Was it worth this last hurrah.... 'he!! yes it was'...worth every second...worth the entire year.... 
His being livid...jealous?? ....angry that there was another man there with me... hm....why? He left me...he wanted out...he wanted to bail time and time again... and he was to 'demand' respect and felt disrespected cos john was there? Really? 
Or did he realize what he had...after a year... Or...'see' I have moved on and am strong and survived without him...
He didn't see the meek little woman I once was...teary eyed and missing him... or scared... he was expecting this...to 'get off on it'...as he used to when he made me miserable.... he wanted me to be hurt and alone...and sad.... 

But he didn't get that.... he got 'screwed'... and seen what/who I had become in the year... and that I have 'balls'.... and yes moved on... 

Yes...it was worth it... 

I'm divorced by the way...judge signed it on the spot...no waiting... 

Done.


----------



## Stella Moon (Nov 22, 2012)

As for john...he's still here...and doing stuff around here for me... 
as wonderful as he is.. 

I'm not ready... just not ready... I have to 'stay on my own' for a bit... 

he's a catch... he is... but 'i'm just not there'...


----------



## vi_bride04 (Mar 28, 2012)

So glad it's finally over, I've kept up with your thread for a long time. You sound so strong and confident...you definitely had the last laugh with that jerk. So cool you sold all his sh!t!!! Ha ha ha

Congrats


----------



## old timer (Nov 23, 2012)

Glad you got this part of it behind you. 

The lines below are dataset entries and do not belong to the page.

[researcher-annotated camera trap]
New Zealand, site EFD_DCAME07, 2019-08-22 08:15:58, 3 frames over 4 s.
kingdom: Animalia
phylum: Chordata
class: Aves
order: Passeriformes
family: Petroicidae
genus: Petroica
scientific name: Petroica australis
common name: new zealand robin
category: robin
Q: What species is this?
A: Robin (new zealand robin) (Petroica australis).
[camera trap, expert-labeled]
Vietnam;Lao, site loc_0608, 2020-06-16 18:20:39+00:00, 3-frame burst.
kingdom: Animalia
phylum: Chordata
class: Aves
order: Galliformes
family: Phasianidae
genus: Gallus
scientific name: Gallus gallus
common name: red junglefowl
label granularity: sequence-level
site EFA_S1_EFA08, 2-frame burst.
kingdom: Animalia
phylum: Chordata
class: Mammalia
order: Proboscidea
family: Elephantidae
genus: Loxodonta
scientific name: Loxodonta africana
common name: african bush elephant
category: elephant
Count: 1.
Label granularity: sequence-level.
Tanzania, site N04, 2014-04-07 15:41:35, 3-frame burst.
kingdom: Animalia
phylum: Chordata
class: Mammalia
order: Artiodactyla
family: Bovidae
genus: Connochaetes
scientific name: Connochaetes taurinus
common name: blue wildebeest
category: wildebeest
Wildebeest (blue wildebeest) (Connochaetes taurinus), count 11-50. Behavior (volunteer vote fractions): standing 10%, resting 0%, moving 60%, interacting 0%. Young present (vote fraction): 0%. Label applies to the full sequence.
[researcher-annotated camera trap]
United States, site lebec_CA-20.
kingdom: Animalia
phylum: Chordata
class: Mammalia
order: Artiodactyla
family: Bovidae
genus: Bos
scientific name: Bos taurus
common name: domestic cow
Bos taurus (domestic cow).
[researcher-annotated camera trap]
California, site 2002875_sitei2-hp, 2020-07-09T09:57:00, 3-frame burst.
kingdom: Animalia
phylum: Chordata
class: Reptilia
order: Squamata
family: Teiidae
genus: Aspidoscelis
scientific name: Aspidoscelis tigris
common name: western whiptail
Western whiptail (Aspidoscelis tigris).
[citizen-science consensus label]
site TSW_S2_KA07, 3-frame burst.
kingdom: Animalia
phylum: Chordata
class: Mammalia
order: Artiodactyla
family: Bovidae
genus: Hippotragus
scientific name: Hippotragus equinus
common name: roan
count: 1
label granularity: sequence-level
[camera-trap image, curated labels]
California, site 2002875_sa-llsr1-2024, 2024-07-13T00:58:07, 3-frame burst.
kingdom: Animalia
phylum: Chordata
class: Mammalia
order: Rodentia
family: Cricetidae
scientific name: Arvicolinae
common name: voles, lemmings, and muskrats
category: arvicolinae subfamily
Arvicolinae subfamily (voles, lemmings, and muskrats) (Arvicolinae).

Now you can truly begin to move on. 

.
_Posted via Mobile Device_


----------



## 06Daddio08 (Jul 26, 2012)

Amazing stuff Stella! So happy for you!!!!


----------



## jmb123 (Nov 9, 2012)

So happy for you Stella!! Finally....Take Care


----------



## LongWalk (Apr 4, 2013)

Stella,

What your wrote about the D made all the hairs on my whole body stand up... ok not all of the hairs, but all the flight and flight folicles. Put a few packages of mouse poison in the container.

What of his shxt was it most fun to sell?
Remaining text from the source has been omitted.